Jak wypada bilans rządów Merkel?
- Wskutek potężnych pęknięć tektonicznych na świecie, Angela Merkel musiała odejść, ale nie ma w tej chwili w Niemczech nikogo, kto mógłby ją zastąpić. Gdyby uczestniczyła 26 września ponownie w wyborach parlamentarnych, wygrałaby je z wynikiem 35-40 proc.
Politykę Merkel cechowała rzeczowość, dystans i emocjonalny chłód. Czy po 16 latach jej rządów Niemcy nie tęsknią za osobą z charyzmą?
- Niemcy nie potrzebują charyzmatycznych przywódców. Takie postaci potrzebne są w mediokracji, ale one nie rozwiązują problemów. Pamiętajmy, że ostatnim charyzmatycznym przywódcą w Niemczech był Adolf Hitler.

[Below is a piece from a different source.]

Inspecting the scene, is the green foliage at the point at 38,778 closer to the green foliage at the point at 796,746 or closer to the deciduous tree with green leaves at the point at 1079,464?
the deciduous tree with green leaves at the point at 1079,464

Wywiad przeprowadził Jacek Lepiarz
Chcesz skomentować ten artykuł? Zrób to na Facebooku! >>
*Prof. Arkadiusz Stempin – historyk i politolog, kierownik katedry im. Konrada Adenauera w Wyższej Szkole Europejskiej im. Ks. J. Tischnera. Autor książki „Angela Merkel – cesarzowa Europy” (Agora 2021)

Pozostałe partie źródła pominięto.